Well, that's hardly useful, since (1) I won't always know in advance what 
addresses are going to be accessed by the commands I want to bandwidth-
nice, and (2) even if I did know them in advance, it's entirely conceivable 
that I might run two different processes which download from the same 
address, but assign different bandwidth priorities to them.

> I want it to dynamically adjust itself, taking all the bandwidth
>> when possible and cutting back when higher-priority processes
>> are using it.
> 
> So you are looking for a automagical-does-all-I-want wonder tool.

No, I am looking for something that does exactly the same thing as nice or 
ionice, except with network bandwidth.  You do realize how these commands 
work, do you not?  A process which is ioniced, for example, will happily 
read and write from the disk as much as it can, unless it determines that 
another process with a higher priority wants to read or write, in which 
case it will wait until that process is done before resuming its I/O.  No 
"magic" is necessary; it's a simple matter of launching processes through 
ionice which assigns them to an appropriate priority queue.

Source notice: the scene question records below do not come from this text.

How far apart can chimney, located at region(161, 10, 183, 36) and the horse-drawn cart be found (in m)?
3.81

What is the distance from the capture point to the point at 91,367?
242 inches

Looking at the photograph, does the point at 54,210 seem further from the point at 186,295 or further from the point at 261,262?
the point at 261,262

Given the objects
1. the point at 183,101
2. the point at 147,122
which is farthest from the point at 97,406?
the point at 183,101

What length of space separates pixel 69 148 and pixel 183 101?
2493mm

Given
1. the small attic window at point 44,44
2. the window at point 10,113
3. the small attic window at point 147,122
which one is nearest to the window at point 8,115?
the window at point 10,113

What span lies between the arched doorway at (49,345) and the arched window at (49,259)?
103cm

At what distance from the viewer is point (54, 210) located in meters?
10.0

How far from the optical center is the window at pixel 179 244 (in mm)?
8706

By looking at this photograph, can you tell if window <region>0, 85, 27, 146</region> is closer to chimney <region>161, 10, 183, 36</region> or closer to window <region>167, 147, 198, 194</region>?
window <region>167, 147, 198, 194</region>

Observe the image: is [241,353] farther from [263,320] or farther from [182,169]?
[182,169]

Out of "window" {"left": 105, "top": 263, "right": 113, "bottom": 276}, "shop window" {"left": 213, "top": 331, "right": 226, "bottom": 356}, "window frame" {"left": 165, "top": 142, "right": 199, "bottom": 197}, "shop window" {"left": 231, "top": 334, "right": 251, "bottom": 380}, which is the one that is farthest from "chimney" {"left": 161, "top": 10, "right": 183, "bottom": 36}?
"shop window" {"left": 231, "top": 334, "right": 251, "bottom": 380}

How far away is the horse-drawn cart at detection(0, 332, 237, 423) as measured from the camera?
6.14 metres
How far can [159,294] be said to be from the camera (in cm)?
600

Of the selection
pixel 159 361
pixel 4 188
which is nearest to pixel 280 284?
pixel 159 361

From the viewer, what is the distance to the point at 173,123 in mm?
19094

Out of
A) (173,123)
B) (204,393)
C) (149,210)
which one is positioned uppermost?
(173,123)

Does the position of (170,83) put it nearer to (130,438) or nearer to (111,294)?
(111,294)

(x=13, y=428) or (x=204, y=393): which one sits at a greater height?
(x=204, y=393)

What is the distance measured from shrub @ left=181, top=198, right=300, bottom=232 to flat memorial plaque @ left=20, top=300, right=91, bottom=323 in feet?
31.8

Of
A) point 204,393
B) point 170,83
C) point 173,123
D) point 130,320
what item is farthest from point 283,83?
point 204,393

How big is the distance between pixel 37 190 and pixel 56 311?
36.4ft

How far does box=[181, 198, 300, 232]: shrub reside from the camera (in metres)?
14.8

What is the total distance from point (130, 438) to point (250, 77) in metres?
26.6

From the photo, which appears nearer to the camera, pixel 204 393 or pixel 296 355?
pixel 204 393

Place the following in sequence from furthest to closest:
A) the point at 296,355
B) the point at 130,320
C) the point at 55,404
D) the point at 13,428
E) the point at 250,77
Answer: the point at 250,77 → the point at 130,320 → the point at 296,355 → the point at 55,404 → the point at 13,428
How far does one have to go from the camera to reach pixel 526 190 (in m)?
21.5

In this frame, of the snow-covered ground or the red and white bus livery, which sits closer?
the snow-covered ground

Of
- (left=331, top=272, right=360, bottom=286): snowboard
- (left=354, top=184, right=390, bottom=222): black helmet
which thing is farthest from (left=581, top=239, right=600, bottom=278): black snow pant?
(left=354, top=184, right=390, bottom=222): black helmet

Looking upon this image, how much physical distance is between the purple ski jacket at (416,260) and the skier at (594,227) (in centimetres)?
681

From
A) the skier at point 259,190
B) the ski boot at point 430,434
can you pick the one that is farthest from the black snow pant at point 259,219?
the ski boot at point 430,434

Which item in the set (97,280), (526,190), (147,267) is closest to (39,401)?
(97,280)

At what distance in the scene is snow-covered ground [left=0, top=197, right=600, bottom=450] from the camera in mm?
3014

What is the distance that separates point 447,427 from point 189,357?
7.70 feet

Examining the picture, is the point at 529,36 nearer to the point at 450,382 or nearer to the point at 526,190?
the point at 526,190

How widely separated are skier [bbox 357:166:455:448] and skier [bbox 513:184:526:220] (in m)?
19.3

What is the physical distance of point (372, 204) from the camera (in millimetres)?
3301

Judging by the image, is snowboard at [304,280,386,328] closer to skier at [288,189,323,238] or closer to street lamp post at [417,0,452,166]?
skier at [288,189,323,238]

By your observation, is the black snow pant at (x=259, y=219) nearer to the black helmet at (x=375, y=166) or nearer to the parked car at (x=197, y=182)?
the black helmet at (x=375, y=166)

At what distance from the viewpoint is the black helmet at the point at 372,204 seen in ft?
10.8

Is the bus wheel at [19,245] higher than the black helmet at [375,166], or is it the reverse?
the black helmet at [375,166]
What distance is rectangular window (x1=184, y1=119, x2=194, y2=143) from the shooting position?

> Have you done a web search using such terms as "bandwidth limiter",
> "traffic shaper", etc?

Of course, but all I found were programs that fixed a process's bandwidth 
usage to a specified rate.  That's why I'm asking here.

Regards,
Tristan

-- 
   _
  _V.-o         Tristan Miller          ><  Space is limited
 / |`-'  -=-=-=-=-=-=-=-=-=-=-=-=-=-=-  <>  In a haiku, so it's hard
(7_\\    http://www.nothingisreal.com/  ><  To finish what you
0
Reply Tristan 2/1/2010 9:58:34 PM

On Mon, 01 Feb 2010 21:58:34 +0000, Tristan Miller wrote:
> Of course, but all I found were programs that fixed a process's
> bandwidth usage to a specified rate.

So you did not find MasterShapper

<http://www.mastershaper.org/index.php/MasterShaper>

which appears (from the screenshots) to allow the administrator to set 
priorities on transfers?

Perhaps you could ask in their web forum if you need to check on
specific functionality if it is not mentioned in the documentation (pdf).

> That's why I'm asking here.

That's fine, it is just nice to no if you have looked and to know
what is available is not suitable because of your requirements.